See, the reason why your thread::spawn example fails to compile is because it expects a 'static closure. Since the new thread can run longer than the code that spawned it, we have to make sure that any captured data stays alive after the caller returns. The solution, as you pointed out, is to pass ownership of the data with move.

But the 'static constraint is a lifetime annotation, and a fundamental principle of Rust is that lifetime annotations never affect run-time behavior. In other words, lifetime annotations are only there to convince the compiler that the code is correct; they can't change what the code does.

If Rust inferred the move keyword based on whether the callee expects 'static, then changing the lifetimes in thread::spawn may change when the captured data is dropped. This means that a lifetime annotation is affecting runtime behavior, which is against this fundamental principle. We can't break this rule, so the move keyword stays.

Addendum: Why are lifetime annotations erased?

• To give us the freedom to change how lifetime inference works, which allows for improvements like non-lexical lifetimes (NLL).

• So that alternative Rust implementations like mrustc can save effort by ignoring lifetimes.

• Much of the compiler assumes that lifetimes work this way, so to make it otherwise would take a huge effort with dubious gain. (See this article by Aaron Turon; it's about specialization, not closures, but its points apply just as well.)
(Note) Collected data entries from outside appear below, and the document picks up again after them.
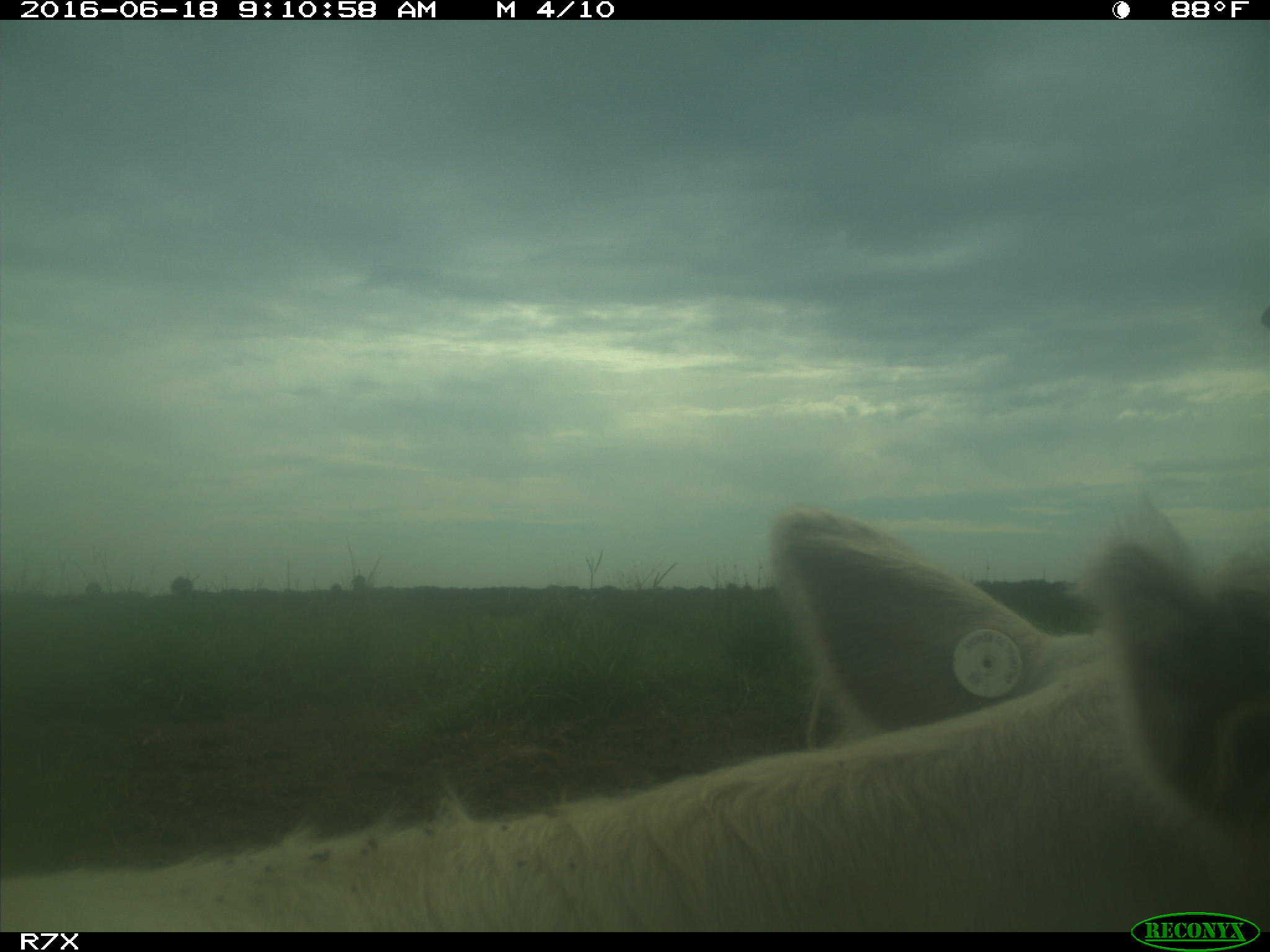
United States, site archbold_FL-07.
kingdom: Animalia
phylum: Chordata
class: Mammalia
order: Artiodactyla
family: Bovidae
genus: Bos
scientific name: Bos taurus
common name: domestic cow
There are actually a few things in play here. To help answer your question, we must first understand why move exists.

Rust has 3 types of closures:

1. FnOnce, a closure that consumes its captured variables (and hence can only be called once),
2. FnMut, a closure that mutably borrows its captured variables, and
3. Fn, a closure that immutably borrows its captured variables.

When you create a closure, Rust infers which trait to use based on how the closure uses the values from the environment. The manner in which a closure captures its environment depends on its type. A FnOnce captures by value (which may be a move or a copy if the type is Copyable), a FnMut mutably borrows, and a Fn immutably borrows. However, if you use the move keyword when declaring a closure, it will always "capture by value", or take ownership of the environment before capturing it. Thus, the move keyword is irrelevant for FnOnces, but it changes how Fns and FnMuts capture data.

Coming to your example, Rust infers the type of the closure to be a Fn, because println! only requires a reference to the value(s) it is printing (the Rust book page you linked talks about this when explaining the error without move). The closure thus attempts to borrow v, and the standard lifetime rules apply. Since thread::spawn requires that the closure passed to it have a 'static lifetime, the captured environment must also have a 'static lifetime, which v does not outlive, causing the error. You must thus explicitly specify that you want the closure to take ownership of v.

This can be further exemplified by changing the closure to something that the compiler would infer to be a FnOnce -- || v, as a simple example. Since the compiler infers that the closure is a FnOnce, it captures v by value by default, and the line let handle = thread::spawn(|| v); compiles without requiring the move.

The existing answers have great information, which led me to an understanding that is easier for me to think about, and hopefully easier for other Rust newcomers to get.

Consider this simple Rust program:

fn print_vec (v: &Vec<u32>) {
    println!("Here's a vector: {:?}", v);
}

fn main() {
    let mut v: Vec<u32> = vec![1, 2, 3];
    print_vec(&v); // `print_vec()` borrows `v`
    v.push(4);
}

Now, asking why the move keyword can't be implied is like asking why the "&" in print_vec(&v) can't also be implied.

Rust’s central feature is ownership. You can't just tell the compiler, "Hey, here's a bunch of code I wrote, now please discern perfectly everywhere I intend to reference, borrow, copy, move, etc. Kthnxsbye!" Symbols and keywords like & and move are a necessary and integral part of the language.

In hindsight, this seems really obvious, and makes my question seem a little silly!